Return to Wisconsin Computer Vision Group Publications Page

Recovering Feature and Observer Position by Projected Error Refinement
G. S. Bestor, Ph.D. Dissertation, Computer Sciences Department Technical Report 1381, University of Wisconsin - Madison, August 1998.

Abstract

Recovering three-dimensional information from images is a principal goal of computer vision. An approach called Structure From Motion (SFM) does so without imposing strict requirements on the observer or scene. In particular, SFM assumes camera motion is unknown and the scene is only required to be static. This thesis describes a new SFM technique called Projected Error Refinement that computes the positions of feature points (i.e., structure) and the locations of the camera or observer (i.e., motion) from a noisy image sequence. The technique addresses limitations of existing SFM techniques that make them unsuitable except in controlled environments; the approach presented in this thesis models perspective projection, allows unconstrained camera motion, deals with outliers and occlusion, and is scalable. This new technique is recursive and thus is suitable for video image streams because new images can be added at any time.

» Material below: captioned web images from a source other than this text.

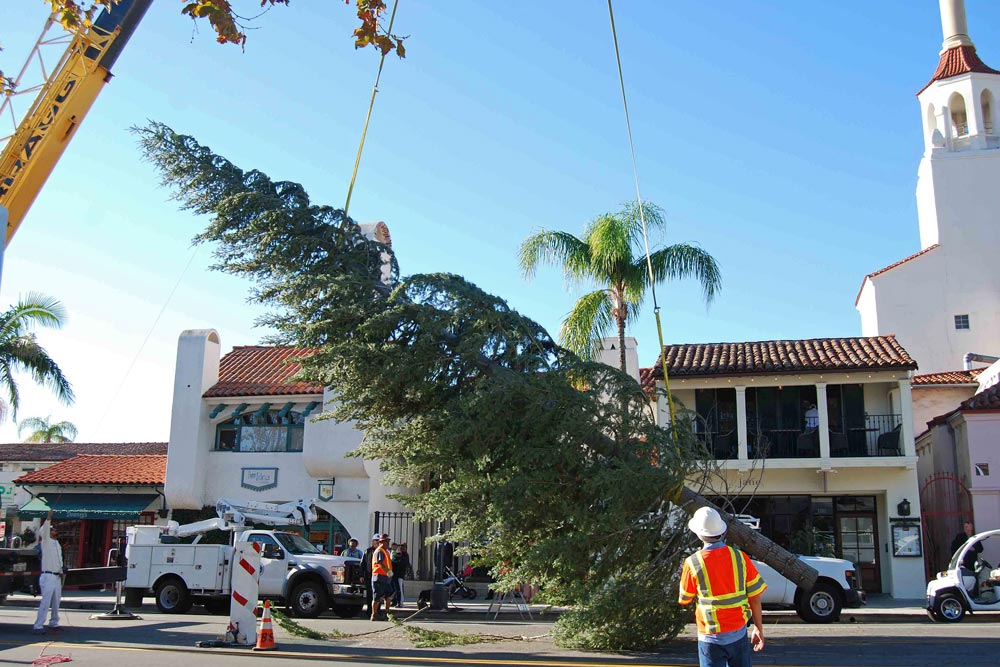 A 45-foot Douglas fir arrived in downtown Santa Barbara Tuesday morning and was installed in the middle of State Street just north of the Victoria Street intersection.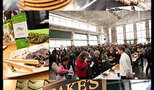 Chocolate and beer fest collage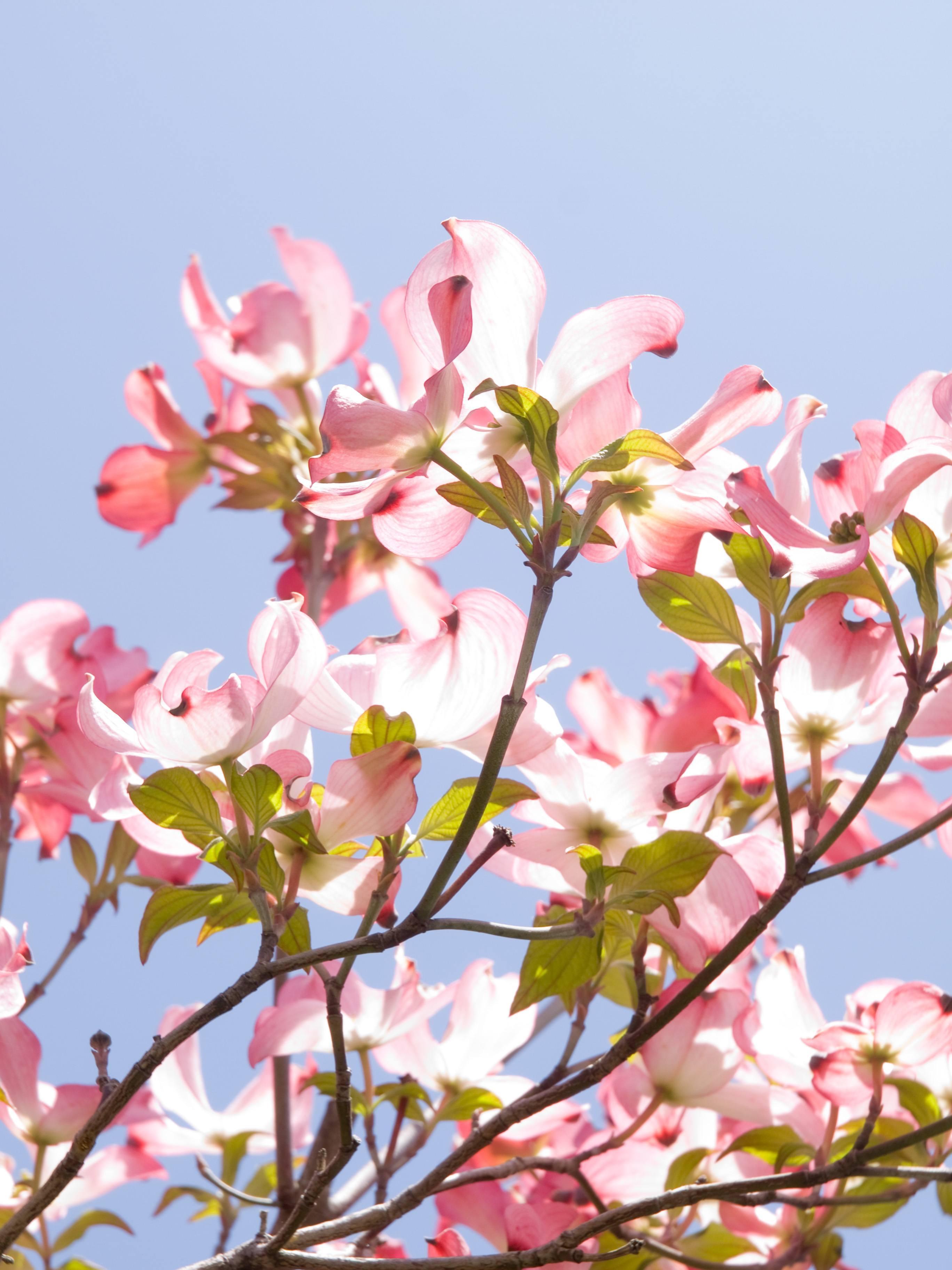 Spring Flowering Beauty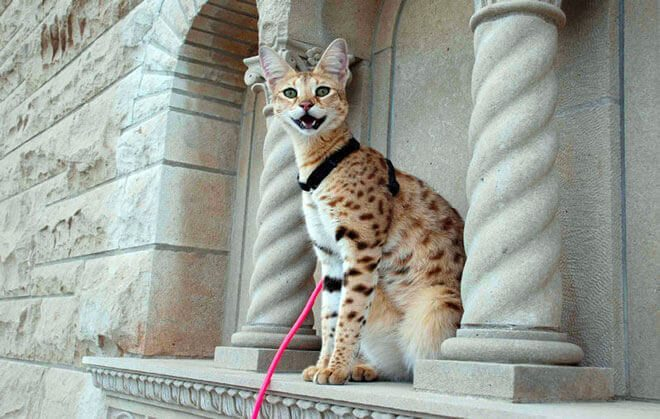 gatto razza savannah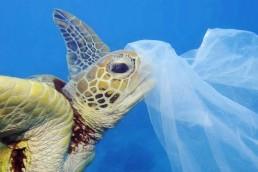 Bolsas biodegradables para enfrentar la contamination de los oceanos con plastico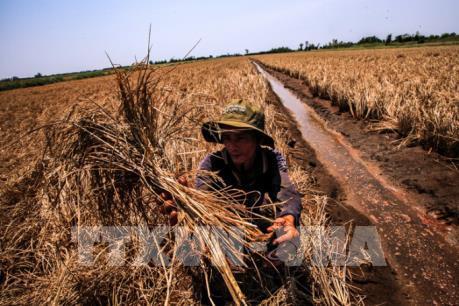 Ban hành Nghị định về hỗ trợ nông dân bị thiệt hại do thiên tai, dịch bệnh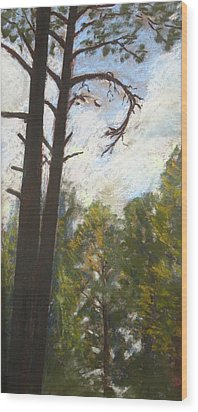 Flagstaff Pines Wood Print by Drusilla Montemayor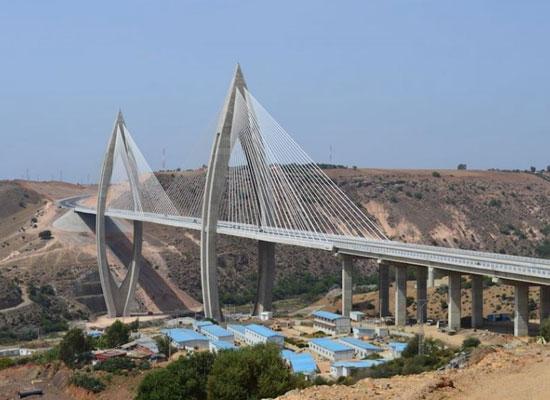 الجسر المعلق  (1)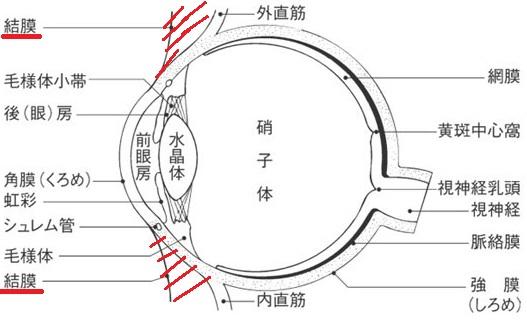 軟膏 病名 ネオ メドロール ee 瞼の腫れ、ネオメドロールEE眼用軟膏について質問です。10月下旬に左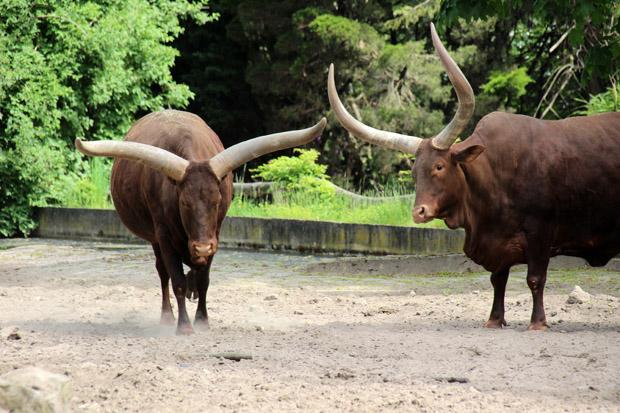 Watussi-Rinder sind eine imposante Erscheinung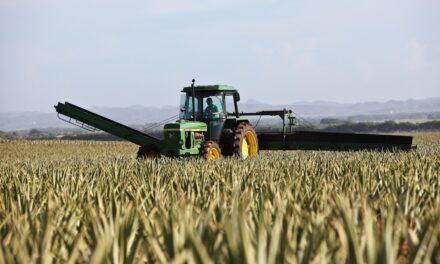 Tradus stila la classifica delle macchine agricole usate più richieste in Italia
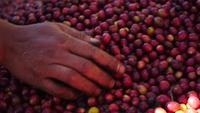 Cámara lenta de los granos de café crudos caen al suelo.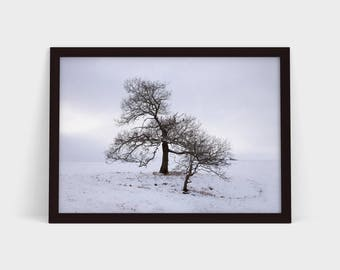 Winter Trees - Original Photographic Print
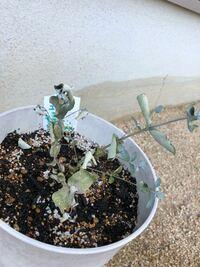 鉢に植えたユーカリが、元気がなくなってしまいました。 植えて2週間位経ちます。観葉植物・花全般に使える土を買ってきて、ポットから鉢に植え替えました。  乾燥を好むと聞いたので、水は1週間に1回位の間隔で...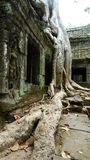 Templo de TA Prohm, Angkor, Camboya Fotos de archivo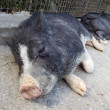 Pigs sleep - Stock Photo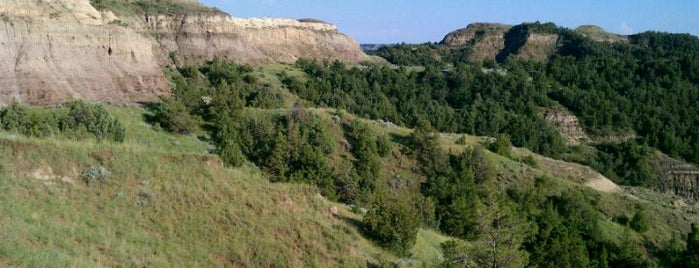 Theodore Roosevelt National Park is one of National Recreation Areas.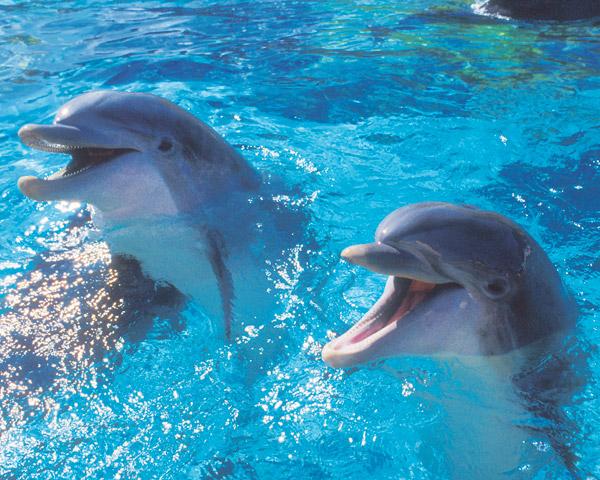La comunicazione dei delfini è incredibilmente simile alla nostra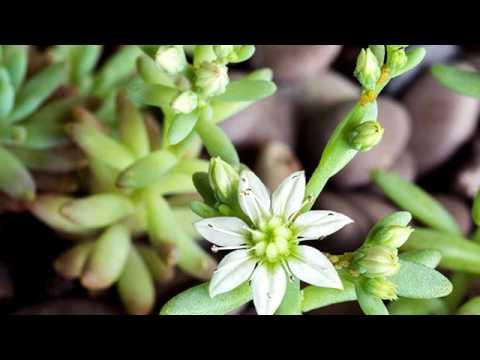 piante grasse: come proteggerle dalle malattie più frequenti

Projected Error Refinement views SFM as a geometric inverse projection problem, with the goal of determining the positions of the cameras and feature points such that the projectors defined by each image optimally intersect (projectors are the lines of projection specifying the direction of each feature point from the camera's optical center). This is expressed as a global optimization problem with the objective function minimizing the mean-squared angular projection error between the solution and the observed images. Occlusion is dealt with naturally in this approach because only visible feature points define projectors that are considered during optimization - occluded features are ignored. The technique models true perspective projection and is scalable to an arbitrary number of feature points and images. Projected Error Refinement is non-linear and uses an efficient parallel iterative refinement algorithm that takes an initial estimate of the structure and motion parameters and alternately refines the cameras' poses and the positions of the feature points in parallel. The solution can be refined to an arbitrary precision or refinement can be terminated prematurely due to limited processing time. The solution converges rapidly towards the global minimum even when started from a poor initial estimate. Experimental results are given for both 2D and 3D perspective projection using real and synthetic images sequences.